Background
Subsurface Insights (in collaboration with Dr. John Bargar at PNNL) recently (Feb 2024) received a DOE SBIR award (DE-SC0024850) for a proposal in response to topic 17a (Complex Data: Advanced Data Analytic Technologies For Systems Biology And Bioenergy) of the FY2024 Phase I release I SBIR call.
Our proposal addresses needs defined by BER’s Biological Systems Science Division (BSSD) related to how to create sustainable production systems for biofuels and bioproducts. Biofuels are a critical part of the US energy strategy – see e.g. the recently released 2023 Billion Ton Report. However, there are numerous challenges associated with going from feedstocks to biofuels and bioproducts at scale and in a cost efficient manner. These challenges (which within DOE are for a large part addressed within four Bioenergy Research Centers) can be roughly grouped in the four research thrusts shown below.

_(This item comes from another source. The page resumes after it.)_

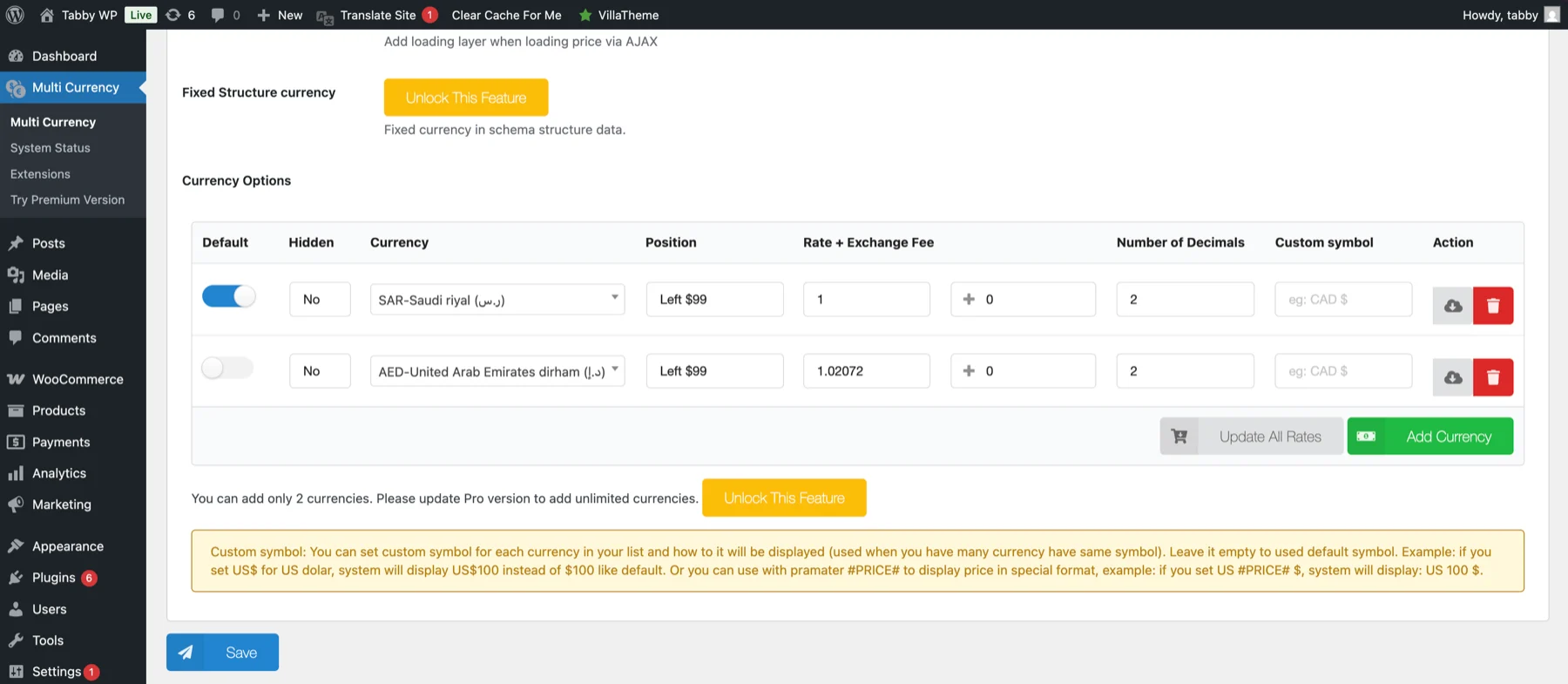 WooCommerce Multi-Currency checkout currency settings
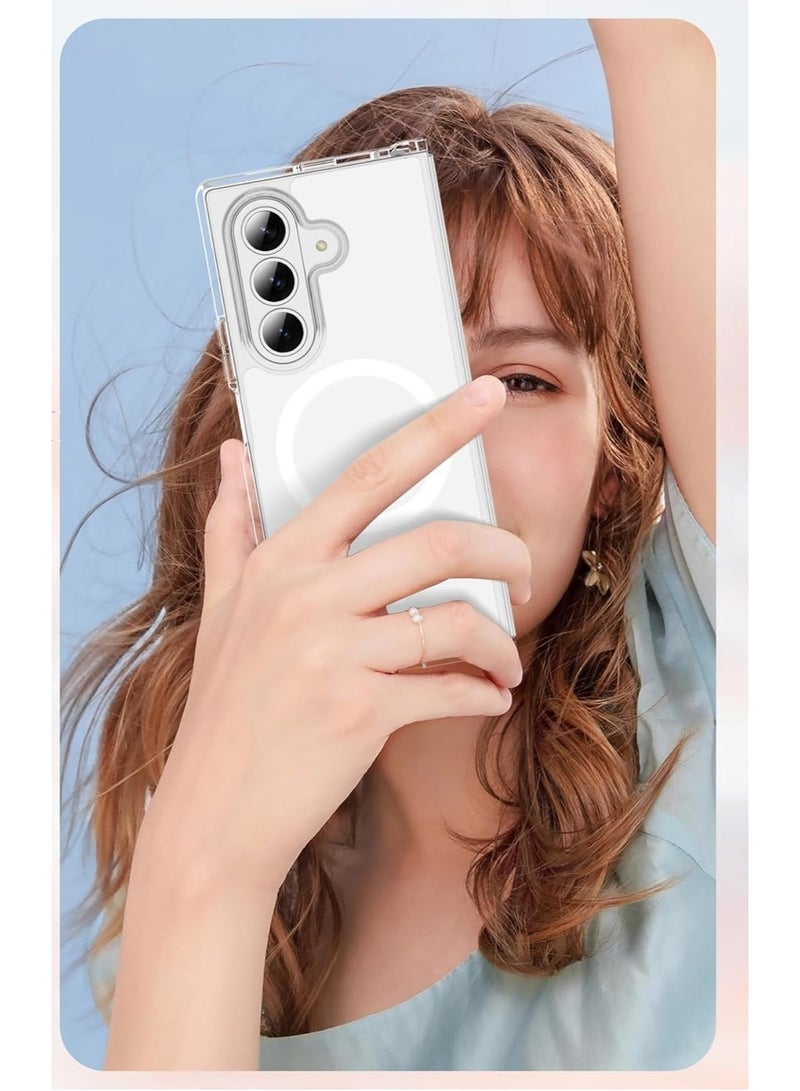 مجسيف جراب مغناطيسي متوافق مع سامسونج جالاكسي زد فولد 7 جراب خلفي شفاف غير قابل للانزلاق من البولي كربونات الصلب ممتص للصدمات  شفاف - Image 4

Four different research thrusts associated with the research done by DOE scientists. Figure source: Bioenergy Research Centers 2022 Program Update (page 3).

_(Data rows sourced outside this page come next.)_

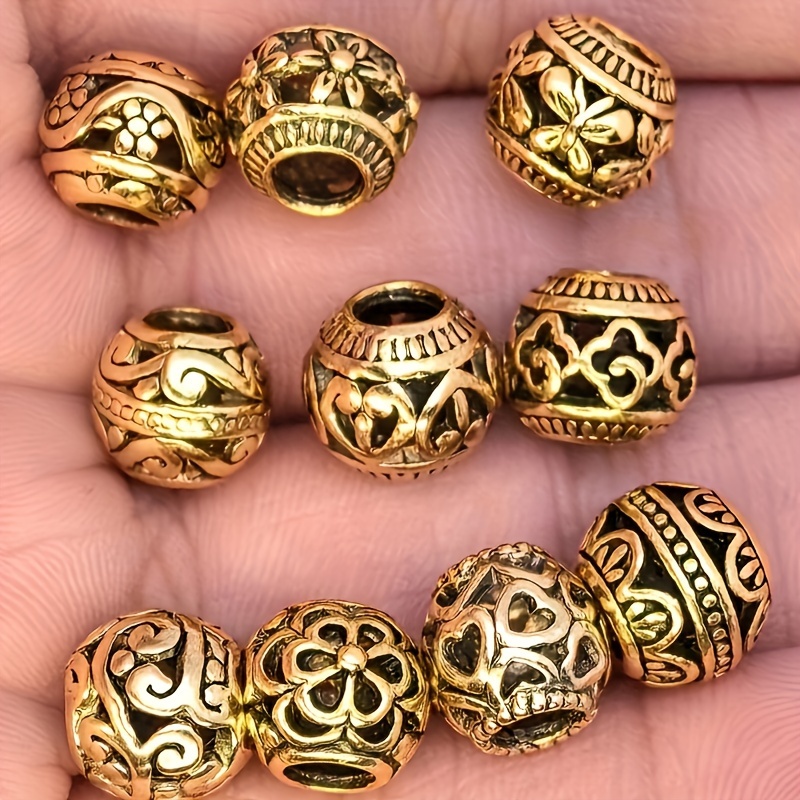  50pc Antiqued Bronze Dot Spacer Beads Large Hole Fit European  Bracelet : Arts, Crafts & Sewing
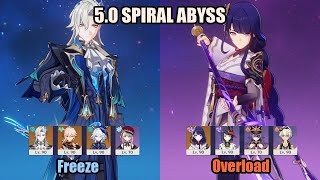 C0R1 Neuvillette Freeze \u0026 C2R1 Raiden Overload | Spiral Abyss 5.0 | Genshin Impact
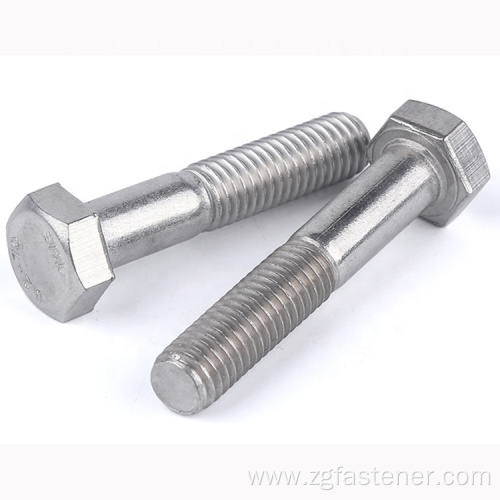 Stainless steel A4-80 hex bolt with half thread bolts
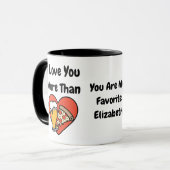 Grappig Schattig Ik Hou Meer van Jou dan van Pizza Mok (Voorkant links)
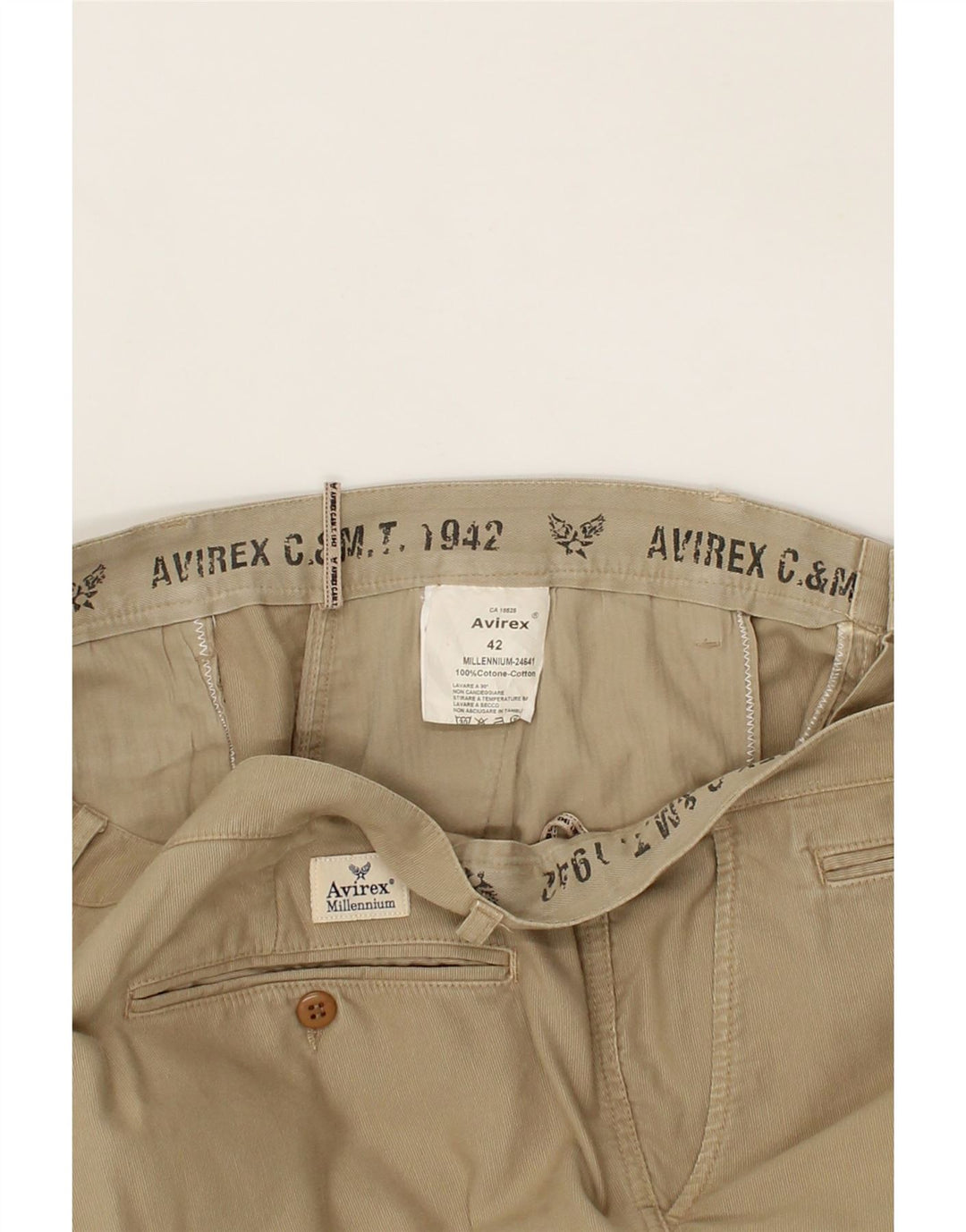 AVIREX Mens Slim Chino Trousers W42 L32 Beige Cotton Vintage Avirex and Second-Hand Avirex from Messina Hembry 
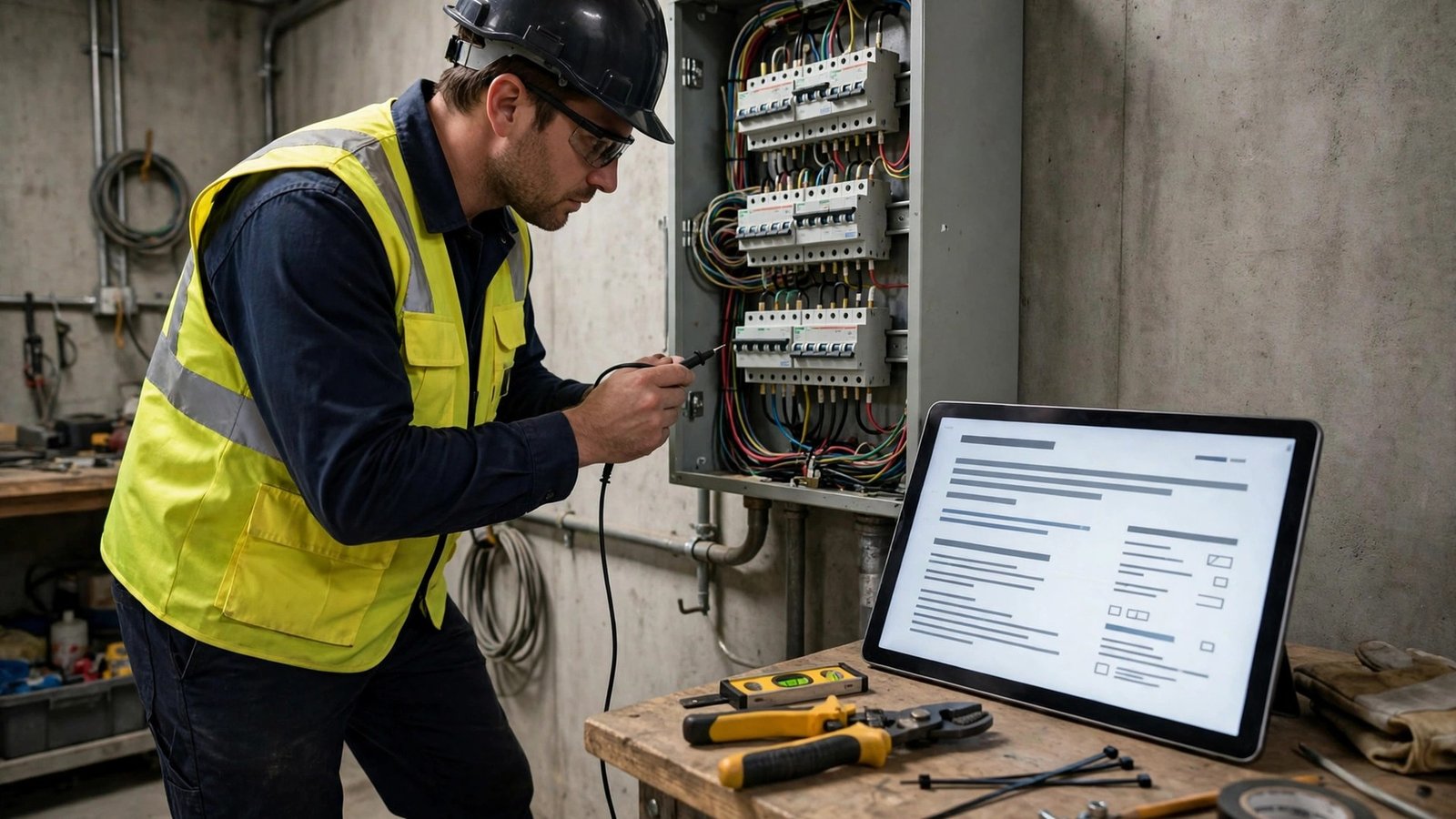 Electrician checking a panel with job details on a tablet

Specific need addressed by our proposal
The specific need addressed by our proposal is related to the first research thrust: Sustainability, and specifically the need for optimal feedstock development. Selecting and developing site specific optimal feedstocks requires knowledge and insights about the complex multivariate interactions between crops and their environment, impacts of crop choice and management systems, and key plant-microbe-environment interactions.
The increasing availability of large bioenergy crop, soil and environmental data sets promises major new opportunities to obtain this knowledge by fusing and analyzing this data to discover constitutive relationships that link key parameters such as genotype and soil microbiome to crop yield and water stress resiliency.
As is shown in the figure below, this data is multimodal and multiscale. It includes high throughput plant phenotype data, multi-omic data from plants and soils, and imagery over scales ranging from molecular (e.g., protein structure models) to plot scale (e.g., Phenocam and drone data) to tens of meters (i.e., green normalized difference vegetation index (GNDVI) from satellite data). Critical ancillary data include soil types, topography, and environmental conditions (precipitation, solar radiation and air and soil temperature). Our SBIR project is developing tools for fusing and analyzing this data.
Some of the different data sets associated with bioenergy crops. These datasets are multimodal and multiscale and can be categorized and grouped in different ways. One possible grouping and some of the sources are shown. Figure inspired and modified from (Venturas, Sperry et al. 2018)
SBIR approach
Approach summary: we will fuse multimodal biofuel crop data into an ODMX Database, implement ML-guided analysis capabilities and demonstrate the application of the analysis tool on different field data sets.